La communication crée des espérances de pertinence chez les autres, suscite et exploite des espérances spécifiques de pertinence. La poursuite humaine de la pertinence comme un facteur constant permet à la communication de valider à un certain degré de succès ce sur quoi les autres portent l’attention ou ce qu’ils pensent. Ils portent de l’attention à l’information qui leur semble la plus pertinente, en combinant cette information avec l’information contextuelle disponible la plus pertinente. Parce que les humains suivent ce système prévisible, ils peuvent agir sur les esprits les uns des autres en manipulant les attentes de pertinence et le degré d’importance devient un état d’esprit négocié.

Entre l’origine de la vie et l’origine de l’homme, il y a l’émergence de la conscience, considérée par la plupart comme le plus profond des mystères, bien qu’il soit accessible à tous : il n’y a pas besoin cette fois de remonter aux temps préhistoriques, ni même à son émergence chez le nourrisson. Il devrait suffire de s’examiner soi-même, et pourtant rien de plus difficile ! On n’imagine pas tous les délires que cela a pu susciter chez les plus grands savants, avec la prétention on ne peut plus obscurantiste d’expliquer un mystère par un mystère plus profond, que ce soit la complexité d’où émergerait la conscience on ne sait comment, ou des supposés phénomènes quantiques (John Eccles) dont la principale caractéristique est qu’on n’en connaît rien ! Ce qui fait obstacle à la compréhension de notre propre conscience, c’est le plus souvent la surestimation de notre clairvoyance, la croyance naïve dans une réalité immédiate ou les conceptions religieuses de l’âme et du libre-arbitre, notions portées à un tel absolu qu’on ne peut plus les incarner dans aucun processus matériel. On verra qu’effectivement liberté et conscience ne sont pas dissociables mais c’est une liberté qui n’a plus rien d’absolue puisqu’elle est plutôt inhibition du corps et question de l’esprit, orientation incertaine et délibération intérieure.

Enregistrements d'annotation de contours

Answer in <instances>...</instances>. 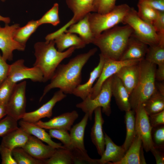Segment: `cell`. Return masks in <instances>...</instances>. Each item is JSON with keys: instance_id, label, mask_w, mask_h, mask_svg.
Masks as SVG:
<instances>
[{"instance_id": "obj_20", "label": "cell", "mask_w": 164, "mask_h": 164, "mask_svg": "<svg viewBox=\"0 0 164 164\" xmlns=\"http://www.w3.org/2000/svg\"><path fill=\"white\" fill-rule=\"evenodd\" d=\"M111 91L120 110L125 112L131 109L129 95L121 80L115 74L112 76Z\"/></svg>"}, {"instance_id": "obj_24", "label": "cell", "mask_w": 164, "mask_h": 164, "mask_svg": "<svg viewBox=\"0 0 164 164\" xmlns=\"http://www.w3.org/2000/svg\"><path fill=\"white\" fill-rule=\"evenodd\" d=\"M30 135L22 128L18 127L2 137L1 145L12 151L15 148L24 146Z\"/></svg>"}, {"instance_id": "obj_19", "label": "cell", "mask_w": 164, "mask_h": 164, "mask_svg": "<svg viewBox=\"0 0 164 164\" xmlns=\"http://www.w3.org/2000/svg\"><path fill=\"white\" fill-rule=\"evenodd\" d=\"M148 48L133 34L129 38L120 60H128L144 59Z\"/></svg>"}, {"instance_id": "obj_31", "label": "cell", "mask_w": 164, "mask_h": 164, "mask_svg": "<svg viewBox=\"0 0 164 164\" xmlns=\"http://www.w3.org/2000/svg\"><path fill=\"white\" fill-rule=\"evenodd\" d=\"M143 105L148 115L162 111L164 110V95L156 90Z\"/></svg>"}, {"instance_id": "obj_51", "label": "cell", "mask_w": 164, "mask_h": 164, "mask_svg": "<svg viewBox=\"0 0 164 164\" xmlns=\"http://www.w3.org/2000/svg\"><path fill=\"white\" fill-rule=\"evenodd\" d=\"M7 115L6 105L0 104V119Z\"/></svg>"}, {"instance_id": "obj_16", "label": "cell", "mask_w": 164, "mask_h": 164, "mask_svg": "<svg viewBox=\"0 0 164 164\" xmlns=\"http://www.w3.org/2000/svg\"><path fill=\"white\" fill-rule=\"evenodd\" d=\"M22 148L32 157L40 160L50 158L56 149L48 145L44 144L42 141L31 135Z\"/></svg>"}, {"instance_id": "obj_23", "label": "cell", "mask_w": 164, "mask_h": 164, "mask_svg": "<svg viewBox=\"0 0 164 164\" xmlns=\"http://www.w3.org/2000/svg\"><path fill=\"white\" fill-rule=\"evenodd\" d=\"M19 124L20 127L28 133L35 136L49 145L56 149L65 148L61 143L53 141L49 133L46 132L44 129L35 123L27 122L22 119L19 121Z\"/></svg>"}, {"instance_id": "obj_18", "label": "cell", "mask_w": 164, "mask_h": 164, "mask_svg": "<svg viewBox=\"0 0 164 164\" xmlns=\"http://www.w3.org/2000/svg\"><path fill=\"white\" fill-rule=\"evenodd\" d=\"M94 112V123L91 129V137L98 154L101 156L105 148L104 135L103 130L104 121L102 116L101 107L96 108Z\"/></svg>"}, {"instance_id": "obj_13", "label": "cell", "mask_w": 164, "mask_h": 164, "mask_svg": "<svg viewBox=\"0 0 164 164\" xmlns=\"http://www.w3.org/2000/svg\"><path fill=\"white\" fill-rule=\"evenodd\" d=\"M94 0H66L68 7L72 12V19L62 27L53 32L56 36L65 31L71 25L76 23L90 13L94 12Z\"/></svg>"}, {"instance_id": "obj_45", "label": "cell", "mask_w": 164, "mask_h": 164, "mask_svg": "<svg viewBox=\"0 0 164 164\" xmlns=\"http://www.w3.org/2000/svg\"><path fill=\"white\" fill-rule=\"evenodd\" d=\"M150 125L152 128L164 124V110L149 115Z\"/></svg>"}, {"instance_id": "obj_36", "label": "cell", "mask_w": 164, "mask_h": 164, "mask_svg": "<svg viewBox=\"0 0 164 164\" xmlns=\"http://www.w3.org/2000/svg\"><path fill=\"white\" fill-rule=\"evenodd\" d=\"M59 5L55 3L53 7L47 11L39 19L37 20L40 26L44 24H50L55 26L60 23L59 16Z\"/></svg>"}, {"instance_id": "obj_42", "label": "cell", "mask_w": 164, "mask_h": 164, "mask_svg": "<svg viewBox=\"0 0 164 164\" xmlns=\"http://www.w3.org/2000/svg\"><path fill=\"white\" fill-rule=\"evenodd\" d=\"M70 150L73 156L74 164H99L98 159L91 158L87 152H83L73 148Z\"/></svg>"}, {"instance_id": "obj_34", "label": "cell", "mask_w": 164, "mask_h": 164, "mask_svg": "<svg viewBox=\"0 0 164 164\" xmlns=\"http://www.w3.org/2000/svg\"><path fill=\"white\" fill-rule=\"evenodd\" d=\"M137 7V12L139 17L144 21L152 25L158 15L159 11L148 4L139 1Z\"/></svg>"}, {"instance_id": "obj_26", "label": "cell", "mask_w": 164, "mask_h": 164, "mask_svg": "<svg viewBox=\"0 0 164 164\" xmlns=\"http://www.w3.org/2000/svg\"><path fill=\"white\" fill-rule=\"evenodd\" d=\"M64 32L76 33L86 45L92 43L94 37L92 32L88 20V14L77 22L71 25Z\"/></svg>"}, {"instance_id": "obj_15", "label": "cell", "mask_w": 164, "mask_h": 164, "mask_svg": "<svg viewBox=\"0 0 164 164\" xmlns=\"http://www.w3.org/2000/svg\"><path fill=\"white\" fill-rule=\"evenodd\" d=\"M78 114L76 111L63 113L46 121L40 120L35 123L46 129H60L70 131Z\"/></svg>"}, {"instance_id": "obj_33", "label": "cell", "mask_w": 164, "mask_h": 164, "mask_svg": "<svg viewBox=\"0 0 164 164\" xmlns=\"http://www.w3.org/2000/svg\"><path fill=\"white\" fill-rule=\"evenodd\" d=\"M144 59L158 66L164 64V45L149 46Z\"/></svg>"}, {"instance_id": "obj_47", "label": "cell", "mask_w": 164, "mask_h": 164, "mask_svg": "<svg viewBox=\"0 0 164 164\" xmlns=\"http://www.w3.org/2000/svg\"><path fill=\"white\" fill-rule=\"evenodd\" d=\"M143 2L155 9L164 12V0H139Z\"/></svg>"}, {"instance_id": "obj_50", "label": "cell", "mask_w": 164, "mask_h": 164, "mask_svg": "<svg viewBox=\"0 0 164 164\" xmlns=\"http://www.w3.org/2000/svg\"><path fill=\"white\" fill-rule=\"evenodd\" d=\"M156 90L161 94L164 95V84L163 82H155Z\"/></svg>"}, {"instance_id": "obj_21", "label": "cell", "mask_w": 164, "mask_h": 164, "mask_svg": "<svg viewBox=\"0 0 164 164\" xmlns=\"http://www.w3.org/2000/svg\"><path fill=\"white\" fill-rule=\"evenodd\" d=\"M138 63L124 66L115 74L121 80L129 96L138 81L139 73Z\"/></svg>"}, {"instance_id": "obj_32", "label": "cell", "mask_w": 164, "mask_h": 164, "mask_svg": "<svg viewBox=\"0 0 164 164\" xmlns=\"http://www.w3.org/2000/svg\"><path fill=\"white\" fill-rule=\"evenodd\" d=\"M74 159L71 151L66 148L56 149L49 158L45 160L44 164H73Z\"/></svg>"}, {"instance_id": "obj_25", "label": "cell", "mask_w": 164, "mask_h": 164, "mask_svg": "<svg viewBox=\"0 0 164 164\" xmlns=\"http://www.w3.org/2000/svg\"><path fill=\"white\" fill-rule=\"evenodd\" d=\"M88 118V114H85L81 121L70 129V135L72 149L75 148L87 152L84 146V137Z\"/></svg>"}, {"instance_id": "obj_10", "label": "cell", "mask_w": 164, "mask_h": 164, "mask_svg": "<svg viewBox=\"0 0 164 164\" xmlns=\"http://www.w3.org/2000/svg\"><path fill=\"white\" fill-rule=\"evenodd\" d=\"M19 27L18 24L11 26L5 24L4 27L0 26V49L3 58L6 61L12 60L14 50L23 51L25 49L26 46L17 42L13 38L14 32Z\"/></svg>"}, {"instance_id": "obj_43", "label": "cell", "mask_w": 164, "mask_h": 164, "mask_svg": "<svg viewBox=\"0 0 164 164\" xmlns=\"http://www.w3.org/2000/svg\"><path fill=\"white\" fill-rule=\"evenodd\" d=\"M152 26L159 39V44L164 45V12L159 11Z\"/></svg>"}, {"instance_id": "obj_1", "label": "cell", "mask_w": 164, "mask_h": 164, "mask_svg": "<svg viewBox=\"0 0 164 164\" xmlns=\"http://www.w3.org/2000/svg\"><path fill=\"white\" fill-rule=\"evenodd\" d=\"M97 51L96 48L79 54L66 64H60L50 79V83L45 87L39 101L52 89L58 88L65 94H72L81 81L82 69L89 59Z\"/></svg>"}, {"instance_id": "obj_37", "label": "cell", "mask_w": 164, "mask_h": 164, "mask_svg": "<svg viewBox=\"0 0 164 164\" xmlns=\"http://www.w3.org/2000/svg\"><path fill=\"white\" fill-rule=\"evenodd\" d=\"M16 84L8 78L0 85V104L6 105L12 94Z\"/></svg>"}, {"instance_id": "obj_14", "label": "cell", "mask_w": 164, "mask_h": 164, "mask_svg": "<svg viewBox=\"0 0 164 164\" xmlns=\"http://www.w3.org/2000/svg\"><path fill=\"white\" fill-rule=\"evenodd\" d=\"M66 94L60 90L56 92L52 98L36 110L26 112L22 119L35 123L42 118H50L53 114V109L56 104L64 99Z\"/></svg>"}, {"instance_id": "obj_17", "label": "cell", "mask_w": 164, "mask_h": 164, "mask_svg": "<svg viewBox=\"0 0 164 164\" xmlns=\"http://www.w3.org/2000/svg\"><path fill=\"white\" fill-rule=\"evenodd\" d=\"M105 148L98 159L99 164H116L124 156L126 152L122 145L118 146L112 141L105 133H104Z\"/></svg>"}, {"instance_id": "obj_3", "label": "cell", "mask_w": 164, "mask_h": 164, "mask_svg": "<svg viewBox=\"0 0 164 164\" xmlns=\"http://www.w3.org/2000/svg\"><path fill=\"white\" fill-rule=\"evenodd\" d=\"M54 40L36 43L34 45L36 60L33 66L39 68L43 76V82L50 80L60 63L70 56L76 48L71 47L62 52L55 48Z\"/></svg>"}, {"instance_id": "obj_27", "label": "cell", "mask_w": 164, "mask_h": 164, "mask_svg": "<svg viewBox=\"0 0 164 164\" xmlns=\"http://www.w3.org/2000/svg\"><path fill=\"white\" fill-rule=\"evenodd\" d=\"M54 40L57 50L60 52L71 47H74L76 49H82L86 45L80 37L73 33L64 32L58 35Z\"/></svg>"}, {"instance_id": "obj_38", "label": "cell", "mask_w": 164, "mask_h": 164, "mask_svg": "<svg viewBox=\"0 0 164 164\" xmlns=\"http://www.w3.org/2000/svg\"><path fill=\"white\" fill-rule=\"evenodd\" d=\"M152 139L153 146L163 151L164 147V125H161L152 128Z\"/></svg>"}, {"instance_id": "obj_46", "label": "cell", "mask_w": 164, "mask_h": 164, "mask_svg": "<svg viewBox=\"0 0 164 164\" xmlns=\"http://www.w3.org/2000/svg\"><path fill=\"white\" fill-rule=\"evenodd\" d=\"M10 66L0 53V85L7 78Z\"/></svg>"}, {"instance_id": "obj_5", "label": "cell", "mask_w": 164, "mask_h": 164, "mask_svg": "<svg viewBox=\"0 0 164 164\" xmlns=\"http://www.w3.org/2000/svg\"><path fill=\"white\" fill-rule=\"evenodd\" d=\"M130 8L128 5L123 4L116 5L111 11L106 13H89L88 20L94 37L103 32L122 23Z\"/></svg>"}, {"instance_id": "obj_29", "label": "cell", "mask_w": 164, "mask_h": 164, "mask_svg": "<svg viewBox=\"0 0 164 164\" xmlns=\"http://www.w3.org/2000/svg\"><path fill=\"white\" fill-rule=\"evenodd\" d=\"M135 121V112L134 111L131 109L125 111V121L126 128V135L122 146L126 152L136 135Z\"/></svg>"}, {"instance_id": "obj_53", "label": "cell", "mask_w": 164, "mask_h": 164, "mask_svg": "<svg viewBox=\"0 0 164 164\" xmlns=\"http://www.w3.org/2000/svg\"><path fill=\"white\" fill-rule=\"evenodd\" d=\"M0 21L4 22L5 24H9L10 22V19L9 17L2 16L0 15Z\"/></svg>"}, {"instance_id": "obj_48", "label": "cell", "mask_w": 164, "mask_h": 164, "mask_svg": "<svg viewBox=\"0 0 164 164\" xmlns=\"http://www.w3.org/2000/svg\"><path fill=\"white\" fill-rule=\"evenodd\" d=\"M155 157L157 164H164V155L163 150L158 149L153 146L150 151Z\"/></svg>"}, {"instance_id": "obj_6", "label": "cell", "mask_w": 164, "mask_h": 164, "mask_svg": "<svg viewBox=\"0 0 164 164\" xmlns=\"http://www.w3.org/2000/svg\"><path fill=\"white\" fill-rule=\"evenodd\" d=\"M122 23L130 26L133 29V34L148 46L159 43V37L152 25L141 19L134 8L130 7Z\"/></svg>"}, {"instance_id": "obj_8", "label": "cell", "mask_w": 164, "mask_h": 164, "mask_svg": "<svg viewBox=\"0 0 164 164\" xmlns=\"http://www.w3.org/2000/svg\"><path fill=\"white\" fill-rule=\"evenodd\" d=\"M26 81L16 84L6 105L7 115L17 121L22 119L26 112Z\"/></svg>"}, {"instance_id": "obj_30", "label": "cell", "mask_w": 164, "mask_h": 164, "mask_svg": "<svg viewBox=\"0 0 164 164\" xmlns=\"http://www.w3.org/2000/svg\"><path fill=\"white\" fill-rule=\"evenodd\" d=\"M39 26L37 20L29 21L24 26L19 27L15 30L13 33L14 39L20 44L26 46L28 39Z\"/></svg>"}, {"instance_id": "obj_11", "label": "cell", "mask_w": 164, "mask_h": 164, "mask_svg": "<svg viewBox=\"0 0 164 164\" xmlns=\"http://www.w3.org/2000/svg\"><path fill=\"white\" fill-rule=\"evenodd\" d=\"M101 74L92 89L89 95L91 99L96 97L100 92L104 82L108 78L116 74L122 67L128 65L137 64L141 60H121L105 58Z\"/></svg>"}, {"instance_id": "obj_44", "label": "cell", "mask_w": 164, "mask_h": 164, "mask_svg": "<svg viewBox=\"0 0 164 164\" xmlns=\"http://www.w3.org/2000/svg\"><path fill=\"white\" fill-rule=\"evenodd\" d=\"M0 154L2 164H17L12 156V150L1 145H0Z\"/></svg>"}, {"instance_id": "obj_4", "label": "cell", "mask_w": 164, "mask_h": 164, "mask_svg": "<svg viewBox=\"0 0 164 164\" xmlns=\"http://www.w3.org/2000/svg\"><path fill=\"white\" fill-rule=\"evenodd\" d=\"M139 77L137 84L129 96L131 109L135 110L144 103L156 91V65L144 58L138 63Z\"/></svg>"}, {"instance_id": "obj_28", "label": "cell", "mask_w": 164, "mask_h": 164, "mask_svg": "<svg viewBox=\"0 0 164 164\" xmlns=\"http://www.w3.org/2000/svg\"><path fill=\"white\" fill-rule=\"evenodd\" d=\"M142 142L137 135L122 159L116 164H140V154Z\"/></svg>"}, {"instance_id": "obj_39", "label": "cell", "mask_w": 164, "mask_h": 164, "mask_svg": "<svg viewBox=\"0 0 164 164\" xmlns=\"http://www.w3.org/2000/svg\"><path fill=\"white\" fill-rule=\"evenodd\" d=\"M68 131L60 129H51L49 131V134L51 138L60 140L64 147L68 149H72L71 139Z\"/></svg>"}, {"instance_id": "obj_12", "label": "cell", "mask_w": 164, "mask_h": 164, "mask_svg": "<svg viewBox=\"0 0 164 164\" xmlns=\"http://www.w3.org/2000/svg\"><path fill=\"white\" fill-rule=\"evenodd\" d=\"M135 111L136 135L140 138L143 149L146 152H148L153 146L151 136L152 127L149 122V115L143 105L138 107Z\"/></svg>"}, {"instance_id": "obj_52", "label": "cell", "mask_w": 164, "mask_h": 164, "mask_svg": "<svg viewBox=\"0 0 164 164\" xmlns=\"http://www.w3.org/2000/svg\"><path fill=\"white\" fill-rule=\"evenodd\" d=\"M143 147H142L140 154V164H146L145 160L144 158L143 152Z\"/></svg>"}, {"instance_id": "obj_22", "label": "cell", "mask_w": 164, "mask_h": 164, "mask_svg": "<svg viewBox=\"0 0 164 164\" xmlns=\"http://www.w3.org/2000/svg\"><path fill=\"white\" fill-rule=\"evenodd\" d=\"M99 61L97 65L91 72L87 81L82 84H79L73 91L72 94L80 97L83 100L90 94L93 85L100 76L104 62V58L99 54Z\"/></svg>"}, {"instance_id": "obj_41", "label": "cell", "mask_w": 164, "mask_h": 164, "mask_svg": "<svg viewBox=\"0 0 164 164\" xmlns=\"http://www.w3.org/2000/svg\"><path fill=\"white\" fill-rule=\"evenodd\" d=\"M7 115L0 121V137H3L18 127L17 121Z\"/></svg>"}, {"instance_id": "obj_54", "label": "cell", "mask_w": 164, "mask_h": 164, "mask_svg": "<svg viewBox=\"0 0 164 164\" xmlns=\"http://www.w3.org/2000/svg\"><path fill=\"white\" fill-rule=\"evenodd\" d=\"M6 0H1V1L2 2H5Z\"/></svg>"}, {"instance_id": "obj_2", "label": "cell", "mask_w": 164, "mask_h": 164, "mask_svg": "<svg viewBox=\"0 0 164 164\" xmlns=\"http://www.w3.org/2000/svg\"><path fill=\"white\" fill-rule=\"evenodd\" d=\"M133 33V29L128 25L116 26L95 37L92 43L99 49L100 54L105 58L120 60Z\"/></svg>"}, {"instance_id": "obj_9", "label": "cell", "mask_w": 164, "mask_h": 164, "mask_svg": "<svg viewBox=\"0 0 164 164\" xmlns=\"http://www.w3.org/2000/svg\"><path fill=\"white\" fill-rule=\"evenodd\" d=\"M24 63V60L21 59L10 65L7 78L15 84L26 79L34 82H43V76L40 69L34 66L27 67Z\"/></svg>"}, {"instance_id": "obj_7", "label": "cell", "mask_w": 164, "mask_h": 164, "mask_svg": "<svg viewBox=\"0 0 164 164\" xmlns=\"http://www.w3.org/2000/svg\"><path fill=\"white\" fill-rule=\"evenodd\" d=\"M112 76L104 82L100 92L94 98L91 99L89 95L82 102L76 104L77 108L81 109L85 114H88L90 120H92L94 110L98 107H101L102 112L106 115H110L111 113V101L112 96Z\"/></svg>"}, {"instance_id": "obj_35", "label": "cell", "mask_w": 164, "mask_h": 164, "mask_svg": "<svg viewBox=\"0 0 164 164\" xmlns=\"http://www.w3.org/2000/svg\"><path fill=\"white\" fill-rule=\"evenodd\" d=\"M12 156L17 164H44L45 160L36 159L22 147H17L12 151Z\"/></svg>"}, {"instance_id": "obj_49", "label": "cell", "mask_w": 164, "mask_h": 164, "mask_svg": "<svg viewBox=\"0 0 164 164\" xmlns=\"http://www.w3.org/2000/svg\"><path fill=\"white\" fill-rule=\"evenodd\" d=\"M155 78L159 81L164 80V64L158 66L155 72Z\"/></svg>"}, {"instance_id": "obj_40", "label": "cell", "mask_w": 164, "mask_h": 164, "mask_svg": "<svg viewBox=\"0 0 164 164\" xmlns=\"http://www.w3.org/2000/svg\"><path fill=\"white\" fill-rule=\"evenodd\" d=\"M117 0H94V12L104 14L110 12L116 5L115 3Z\"/></svg>"}]
</instances>
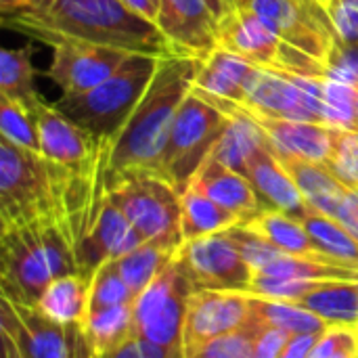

* **Travail demandé**
Renvoyez mot pour mot le passage du texte extrait qui commence aux mots « La communication crée » et s'arrête après les mots « état d’esprit négocié. ».

* **Réponse**
La communication crée des espérances de pertinence chez les autres, suscite et exploite des espérances spécifiques de pertinence. La poursuite humaine de la pertinence comme un facteur constant permet à la communication de valider à un certain degré de succès ce sur quoi les autres portent l’attention ou ce qu’ils pensent. Ils portent de l’attention à l’information qui leur semble la plus pertinente, en combinant cette information avec l’information contextuelle disponible la plus pertinente. Parce que les humains suivent ce système prévisible, ils peuvent agir sur les esprits les uns des autres en manipulant les attentes de pertinence et le degré d’importance devient un état d’esprit négocié.